- **TASK DESCRIPTION**
The records follow. Transcribe only the lines from the line containing "Looking at this photo, does [195,235]" through the end, both ends included, and leave out the pictures.

- **RECORDS FOR THE EXERCISE**
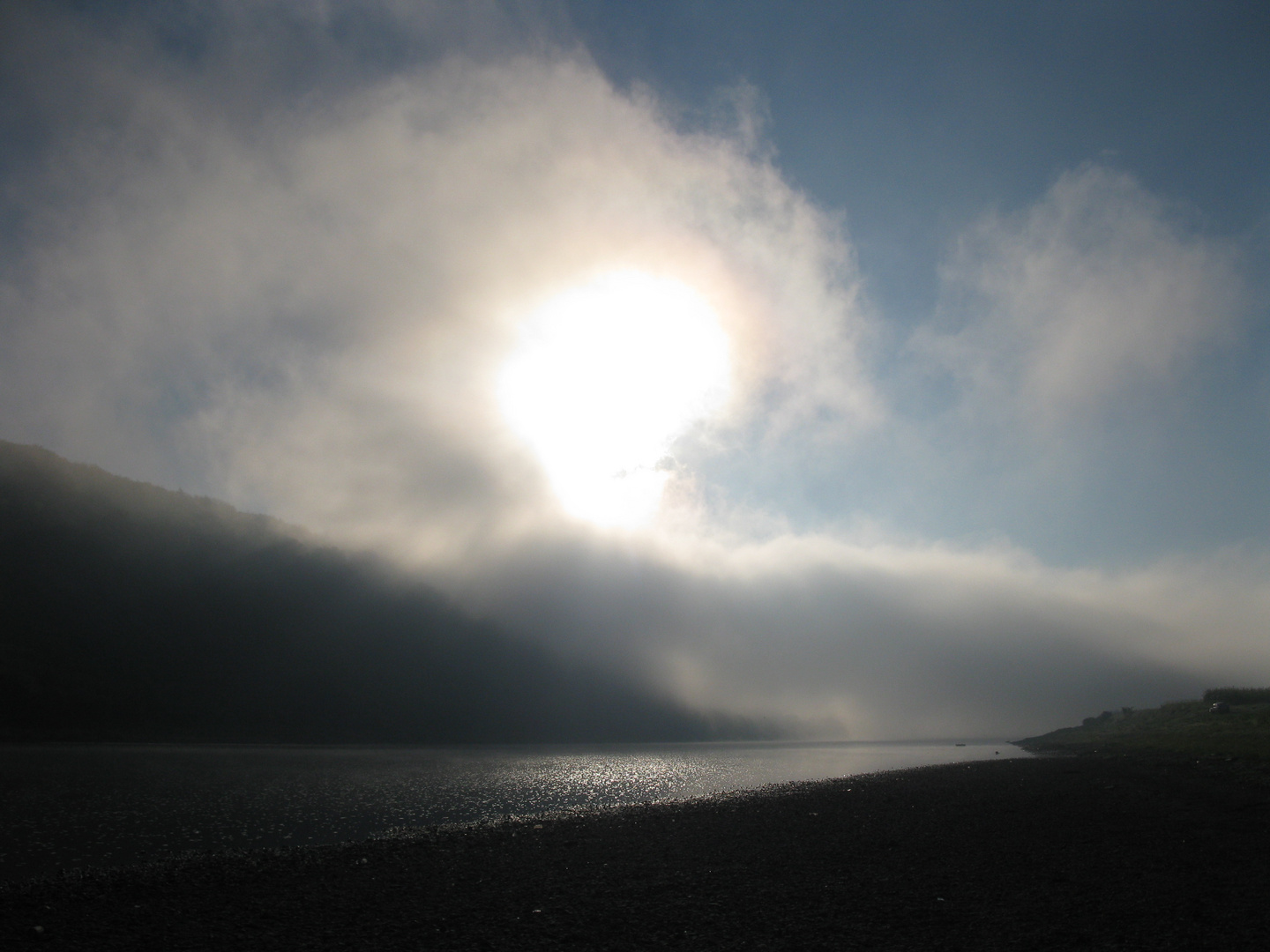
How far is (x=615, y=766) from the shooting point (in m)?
71.5

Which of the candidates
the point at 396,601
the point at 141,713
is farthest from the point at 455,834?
the point at 396,601

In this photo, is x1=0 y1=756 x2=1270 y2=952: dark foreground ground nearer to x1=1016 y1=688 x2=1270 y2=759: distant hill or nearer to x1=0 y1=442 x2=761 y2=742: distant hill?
x1=1016 y1=688 x2=1270 y2=759: distant hill

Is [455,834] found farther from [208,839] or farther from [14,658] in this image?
[14,658]

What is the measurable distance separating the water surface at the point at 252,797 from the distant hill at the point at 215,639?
49535 millimetres

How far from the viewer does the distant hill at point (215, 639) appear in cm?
10912

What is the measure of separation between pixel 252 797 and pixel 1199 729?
74.5 meters

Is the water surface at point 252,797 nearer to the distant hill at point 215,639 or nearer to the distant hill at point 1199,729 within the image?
the distant hill at point 1199,729

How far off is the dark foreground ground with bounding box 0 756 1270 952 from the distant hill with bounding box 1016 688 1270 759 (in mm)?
23079

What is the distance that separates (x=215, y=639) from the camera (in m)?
136

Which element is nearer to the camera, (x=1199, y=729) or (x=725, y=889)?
(x=725, y=889)

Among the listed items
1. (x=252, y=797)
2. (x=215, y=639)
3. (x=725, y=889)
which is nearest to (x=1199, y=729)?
(x=725, y=889)

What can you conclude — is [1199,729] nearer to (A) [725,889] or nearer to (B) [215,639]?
(A) [725,889]

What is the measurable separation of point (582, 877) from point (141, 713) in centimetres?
12914

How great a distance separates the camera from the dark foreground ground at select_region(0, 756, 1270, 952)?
12.1m
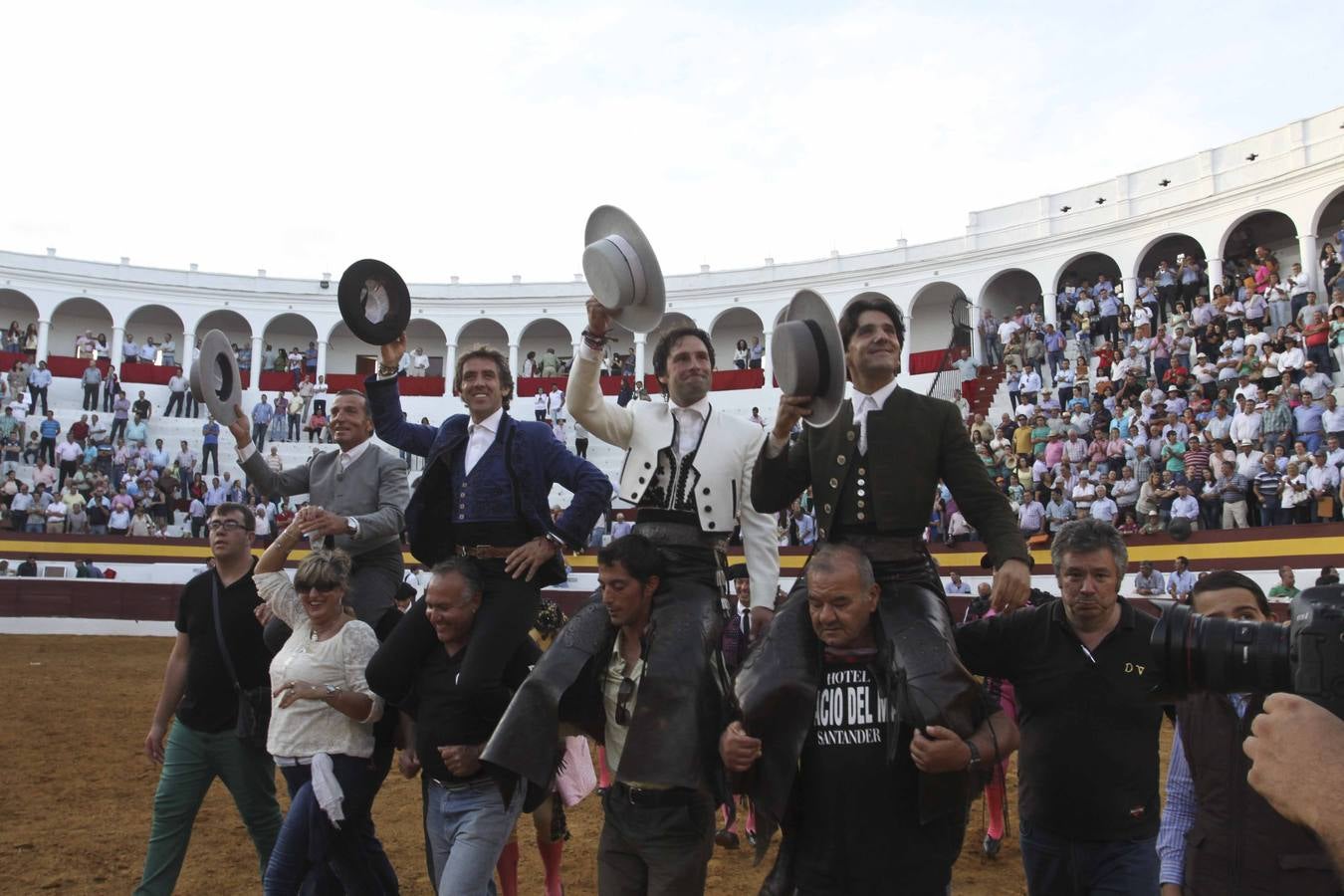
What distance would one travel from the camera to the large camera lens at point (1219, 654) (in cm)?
182

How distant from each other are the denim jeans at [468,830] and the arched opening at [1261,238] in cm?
2399

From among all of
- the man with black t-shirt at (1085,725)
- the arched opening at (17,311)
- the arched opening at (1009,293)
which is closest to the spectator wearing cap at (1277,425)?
the man with black t-shirt at (1085,725)

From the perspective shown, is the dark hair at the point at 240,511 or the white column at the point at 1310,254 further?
the white column at the point at 1310,254

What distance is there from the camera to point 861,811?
2756 mm

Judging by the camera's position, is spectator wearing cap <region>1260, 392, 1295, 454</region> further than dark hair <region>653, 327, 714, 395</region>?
Yes

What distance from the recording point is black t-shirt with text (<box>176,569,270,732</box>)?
4465 millimetres

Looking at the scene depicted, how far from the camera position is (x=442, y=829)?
3615 millimetres

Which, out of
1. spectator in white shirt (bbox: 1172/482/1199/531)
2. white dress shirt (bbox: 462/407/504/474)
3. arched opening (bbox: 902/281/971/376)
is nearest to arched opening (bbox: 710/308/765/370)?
arched opening (bbox: 902/281/971/376)

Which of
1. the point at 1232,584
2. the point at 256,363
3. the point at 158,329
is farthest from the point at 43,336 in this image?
the point at 1232,584

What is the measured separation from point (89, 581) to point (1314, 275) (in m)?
23.4

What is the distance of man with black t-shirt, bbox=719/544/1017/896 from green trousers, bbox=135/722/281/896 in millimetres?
2493

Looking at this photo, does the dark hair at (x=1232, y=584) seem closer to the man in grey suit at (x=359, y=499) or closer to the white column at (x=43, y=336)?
the man in grey suit at (x=359, y=499)

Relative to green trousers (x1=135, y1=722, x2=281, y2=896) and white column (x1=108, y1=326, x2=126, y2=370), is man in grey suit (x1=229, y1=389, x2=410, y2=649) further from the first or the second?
white column (x1=108, y1=326, x2=126, y2=370)

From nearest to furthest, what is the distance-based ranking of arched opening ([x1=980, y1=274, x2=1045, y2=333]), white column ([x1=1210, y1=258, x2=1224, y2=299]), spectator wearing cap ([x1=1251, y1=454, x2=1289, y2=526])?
spectator wearing cap ([x1=1251, y1=454, x2=1289, y2=526]) → white column ([x1=1210, y1=258, x2=1224, y2=299]) → arched opening ([x1=980, y1=274, x2=1045, y2=333])
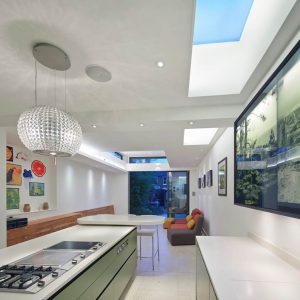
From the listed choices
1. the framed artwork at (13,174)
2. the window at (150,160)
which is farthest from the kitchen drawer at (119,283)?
the window at (150,160)

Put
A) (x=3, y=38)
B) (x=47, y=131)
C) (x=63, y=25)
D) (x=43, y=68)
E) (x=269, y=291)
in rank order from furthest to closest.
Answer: (x=43, y=68), (x=47, y=131), (x=3, y=38), (x=63, y=25), (x=269, y=291)

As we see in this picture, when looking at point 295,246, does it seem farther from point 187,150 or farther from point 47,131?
point 187,150

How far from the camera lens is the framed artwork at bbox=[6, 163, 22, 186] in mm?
4864

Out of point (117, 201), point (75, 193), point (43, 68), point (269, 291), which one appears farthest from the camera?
point (117, 201)

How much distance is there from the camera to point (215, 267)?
1.63m

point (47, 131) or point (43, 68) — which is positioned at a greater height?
point (43, 68)

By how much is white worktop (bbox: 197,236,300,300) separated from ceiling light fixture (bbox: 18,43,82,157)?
4.92 ft

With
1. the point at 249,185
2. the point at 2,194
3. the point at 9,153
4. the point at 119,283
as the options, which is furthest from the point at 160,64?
the point at 9,153

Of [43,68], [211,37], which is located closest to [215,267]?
→ [211,37]

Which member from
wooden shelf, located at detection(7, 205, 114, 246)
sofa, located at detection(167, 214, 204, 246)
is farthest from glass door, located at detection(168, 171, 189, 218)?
wooden shelf, located at detection(7, 205, 114, 246)

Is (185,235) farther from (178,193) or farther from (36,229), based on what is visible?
(178,193)

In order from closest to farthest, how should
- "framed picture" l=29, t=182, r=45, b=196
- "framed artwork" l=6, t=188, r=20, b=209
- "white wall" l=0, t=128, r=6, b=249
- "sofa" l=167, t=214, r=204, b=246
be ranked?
"white wall" l=0, t=128, r=6, b=249, "framed artwork" l=6, t=188, r=20, b=209, "framed picture" l=29, t=182, r=45, b=196, "sofa" l=167, t=214, r=204, b=246

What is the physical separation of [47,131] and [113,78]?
84 centimetres

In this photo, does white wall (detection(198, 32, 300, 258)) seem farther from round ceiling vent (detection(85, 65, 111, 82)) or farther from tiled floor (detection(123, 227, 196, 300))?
round ceiling vent (detection(85, 65, 111, 82))
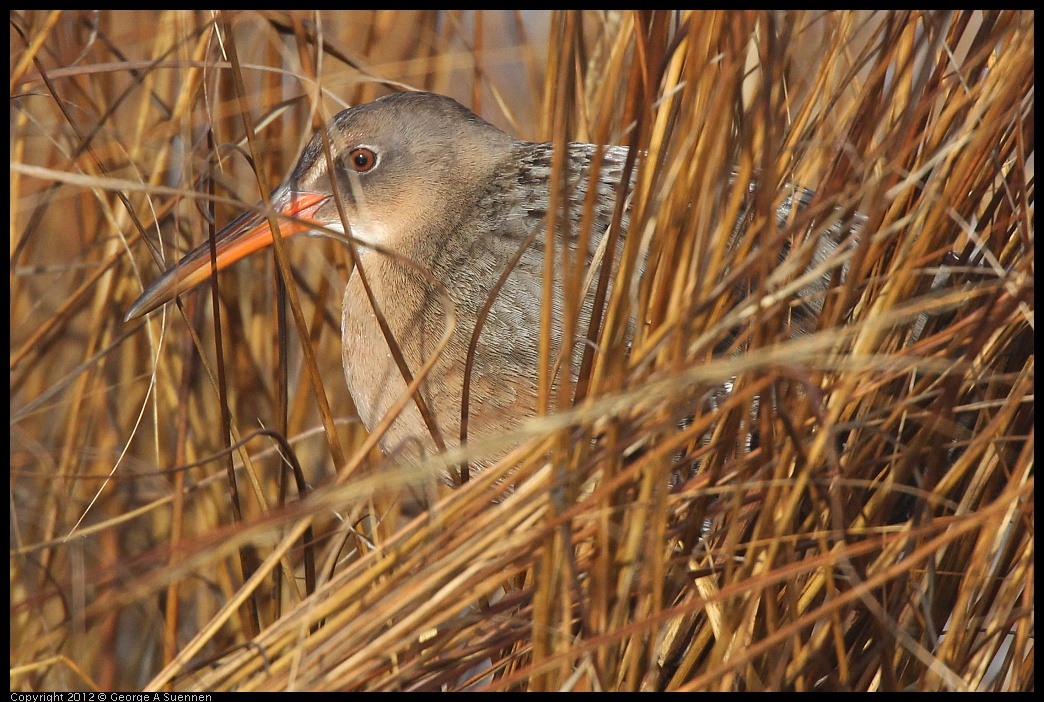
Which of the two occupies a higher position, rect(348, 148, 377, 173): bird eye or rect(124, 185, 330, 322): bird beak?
rect(348, 148, 377, 173): bird eye

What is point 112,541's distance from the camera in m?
2.29

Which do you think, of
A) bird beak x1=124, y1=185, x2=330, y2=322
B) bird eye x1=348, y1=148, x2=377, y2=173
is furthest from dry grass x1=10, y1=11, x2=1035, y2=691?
bird eye x1=348, y1=148, x2=377, y2=173


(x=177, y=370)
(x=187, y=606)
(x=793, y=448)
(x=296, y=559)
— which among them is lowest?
(x=187, y=606)

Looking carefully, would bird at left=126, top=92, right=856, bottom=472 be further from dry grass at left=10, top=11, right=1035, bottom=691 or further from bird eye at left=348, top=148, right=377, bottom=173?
dry grass at left=10, top=11, right=1035, bottom=691

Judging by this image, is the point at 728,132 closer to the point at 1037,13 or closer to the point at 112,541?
the point at 1037,13

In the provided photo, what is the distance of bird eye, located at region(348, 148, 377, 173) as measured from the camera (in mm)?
2062

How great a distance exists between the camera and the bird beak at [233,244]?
1727mm

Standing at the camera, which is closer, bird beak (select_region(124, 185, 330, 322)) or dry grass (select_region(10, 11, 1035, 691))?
dry grass (select_region(10, 11, 1035, 691))

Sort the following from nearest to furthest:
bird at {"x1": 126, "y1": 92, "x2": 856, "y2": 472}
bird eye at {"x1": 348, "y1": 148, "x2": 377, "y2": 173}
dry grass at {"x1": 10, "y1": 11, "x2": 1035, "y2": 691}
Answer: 1. dry grass at {"x1": 10, "y1": 11, "x2": 1035, "y2": 691}
2. bird at {"x1": 126, "y1": 92, "x2": 856, "y2": 472}
3. bird eye at {"x1": 348, "y1": 148, "x2": 377, "y2": 173}

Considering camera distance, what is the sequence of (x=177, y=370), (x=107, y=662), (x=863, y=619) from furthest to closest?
(x=177, y=370) → (x=107, y=662) → (x=863, y=619)

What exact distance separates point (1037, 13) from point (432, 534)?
0.96 m

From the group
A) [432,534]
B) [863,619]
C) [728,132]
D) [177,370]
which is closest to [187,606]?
[177,370]

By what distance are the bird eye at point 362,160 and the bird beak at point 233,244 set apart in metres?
0.11

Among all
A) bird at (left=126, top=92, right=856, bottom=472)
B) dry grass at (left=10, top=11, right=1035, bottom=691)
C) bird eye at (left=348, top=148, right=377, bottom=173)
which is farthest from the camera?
bird eye at (left=348, top=148, right=377, bottom=173)
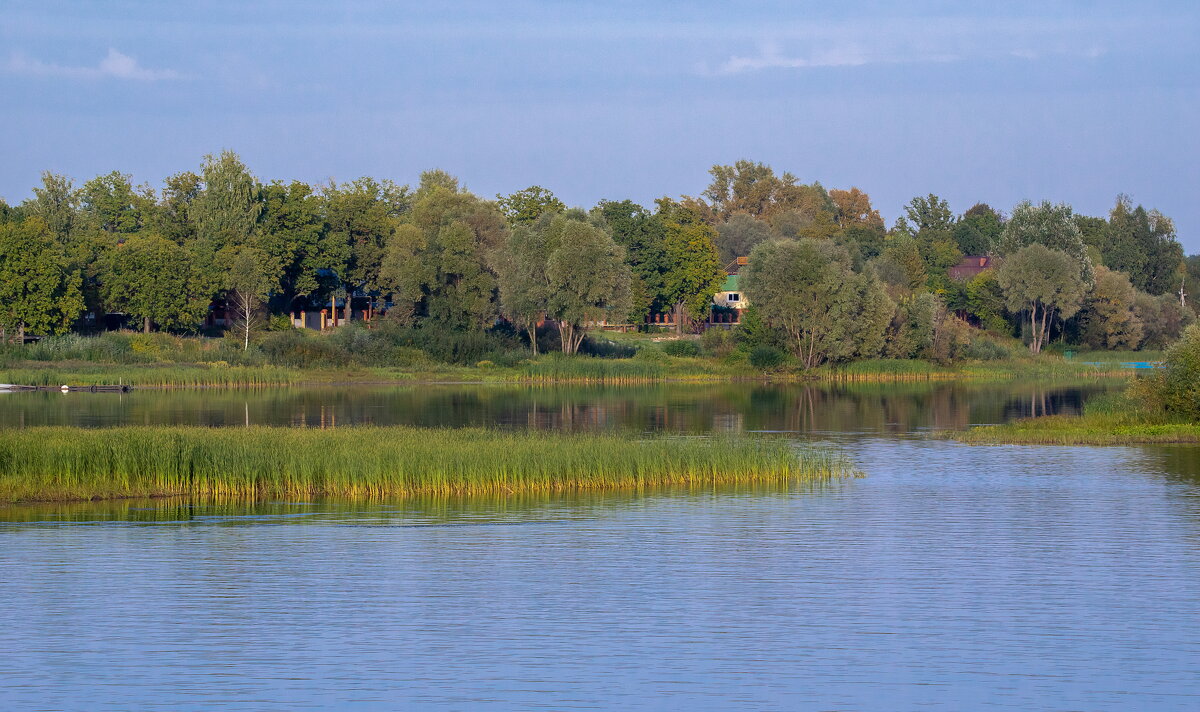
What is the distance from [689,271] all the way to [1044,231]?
→ 110 ft

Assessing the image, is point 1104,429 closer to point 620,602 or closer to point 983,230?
point 620,602

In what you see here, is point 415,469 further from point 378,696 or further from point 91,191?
point 91,191

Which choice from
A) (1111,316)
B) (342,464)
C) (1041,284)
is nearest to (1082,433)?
(342,464)

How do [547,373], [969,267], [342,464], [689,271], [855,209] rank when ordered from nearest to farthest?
[342,464], [547,373], [689,271], [969,267], [855,209]

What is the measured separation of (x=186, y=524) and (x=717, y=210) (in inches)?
6611

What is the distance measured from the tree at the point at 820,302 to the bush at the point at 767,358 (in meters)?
1.33

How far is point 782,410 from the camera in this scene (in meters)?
65.6

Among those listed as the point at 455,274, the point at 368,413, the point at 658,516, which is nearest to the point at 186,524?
the point at 658,516

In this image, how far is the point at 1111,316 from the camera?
385ft

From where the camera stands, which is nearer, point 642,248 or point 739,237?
point 642,248

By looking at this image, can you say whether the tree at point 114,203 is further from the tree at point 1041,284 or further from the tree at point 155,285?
the tree at point 1041,284

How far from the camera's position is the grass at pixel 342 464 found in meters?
29.5

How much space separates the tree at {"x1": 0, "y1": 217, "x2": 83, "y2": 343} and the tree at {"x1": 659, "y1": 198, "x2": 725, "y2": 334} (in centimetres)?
5441

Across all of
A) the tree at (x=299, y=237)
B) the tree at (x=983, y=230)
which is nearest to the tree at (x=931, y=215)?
the tree at (x=983, y=230)
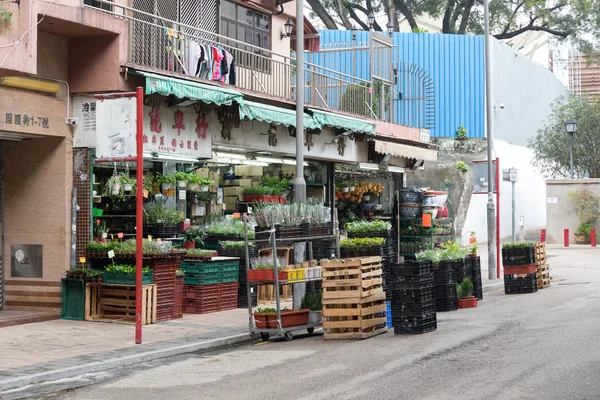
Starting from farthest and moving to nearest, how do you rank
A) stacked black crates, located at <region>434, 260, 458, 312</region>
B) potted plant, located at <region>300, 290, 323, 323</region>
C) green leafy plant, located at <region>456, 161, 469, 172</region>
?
green leafy plant, located at <region>456, 161, 469, 172</region>
stacked black crates, located at <region>434, 260, 458, 312</region>
potted plant, located at <region>300, 290, 323, 323</region>

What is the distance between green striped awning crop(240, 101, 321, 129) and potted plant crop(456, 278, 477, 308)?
505cm

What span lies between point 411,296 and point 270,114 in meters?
6.80

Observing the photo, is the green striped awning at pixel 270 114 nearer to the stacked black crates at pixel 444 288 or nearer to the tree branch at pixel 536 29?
the stacked black crates at pixel 444 288

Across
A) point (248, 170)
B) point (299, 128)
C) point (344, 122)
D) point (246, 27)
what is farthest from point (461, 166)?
point (299, 128)

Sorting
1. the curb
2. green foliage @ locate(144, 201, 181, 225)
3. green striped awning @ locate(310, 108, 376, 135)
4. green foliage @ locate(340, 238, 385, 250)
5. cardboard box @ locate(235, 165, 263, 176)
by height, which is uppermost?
green striped awning @ locate(310, 108, 376, 135)

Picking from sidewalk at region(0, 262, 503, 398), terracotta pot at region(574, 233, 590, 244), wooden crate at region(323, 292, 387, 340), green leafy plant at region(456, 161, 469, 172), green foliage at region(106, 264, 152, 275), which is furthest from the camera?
terracotta pot at region(574, 233, 590, 244)

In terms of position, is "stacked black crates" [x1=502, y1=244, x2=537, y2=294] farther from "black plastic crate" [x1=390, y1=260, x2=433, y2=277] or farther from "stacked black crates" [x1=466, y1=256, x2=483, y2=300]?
"black plastic crate" [x1=390, y1=260, x2=433, y2=277]

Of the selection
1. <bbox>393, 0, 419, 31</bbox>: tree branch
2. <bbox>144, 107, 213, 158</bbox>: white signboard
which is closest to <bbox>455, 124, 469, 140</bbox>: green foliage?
<bbox>393, 0, 419, 31</bbox>: tree branch

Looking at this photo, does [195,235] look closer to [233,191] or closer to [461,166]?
[233,191]

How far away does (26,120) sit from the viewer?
1452cm

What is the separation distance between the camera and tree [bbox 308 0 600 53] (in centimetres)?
4834

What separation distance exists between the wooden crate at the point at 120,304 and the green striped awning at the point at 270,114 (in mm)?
4365

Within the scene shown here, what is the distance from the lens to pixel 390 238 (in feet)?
60.4

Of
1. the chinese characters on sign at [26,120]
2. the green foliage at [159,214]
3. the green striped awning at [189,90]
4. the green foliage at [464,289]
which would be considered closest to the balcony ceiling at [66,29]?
the green striped awning at [189,90]
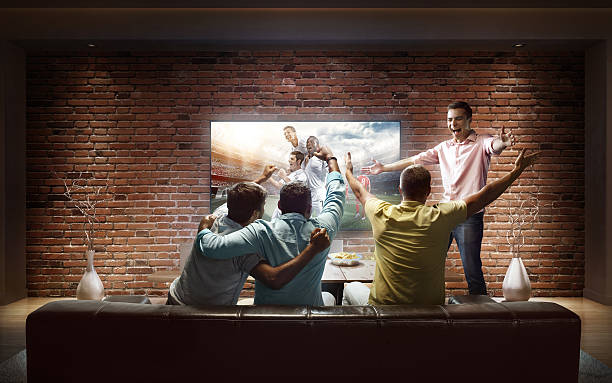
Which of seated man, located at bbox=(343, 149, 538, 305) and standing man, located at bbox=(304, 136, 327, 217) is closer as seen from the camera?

- **FINAL ANSWER**
Looking at this photo, does [195,235] look closer to [233,191] or closer to [461,166]?
[233,191]

How far away does (26,120) sit from the viewer?
1452cm

What is the separation distance between the camera and tree [bbox 308 0 600 53] (in centimetres)?
4834

What separation distance exists between the wooden crate at the point at 120,304 and the green striped awning at the point at 270,114 (in mm)?
4365

Within the scene shown here, what is the distance from the lens to pixel 390 238 (in feet)?
60.4

Of
1. the chinese characters on sign at [26,120]
2. the green foliage at [159,214]
3. the green striped awning at [189,90]
4. the green foliage at [464,289]
which would be considered closest to the balcony ceiling at [66,29]?
the green striped awning at [189,90]
Which of seated man, located at bbox=(343, 149, 538, 305) and standing man, located at bbox=(304, 136, 327, 217) is closer as seen from the camera?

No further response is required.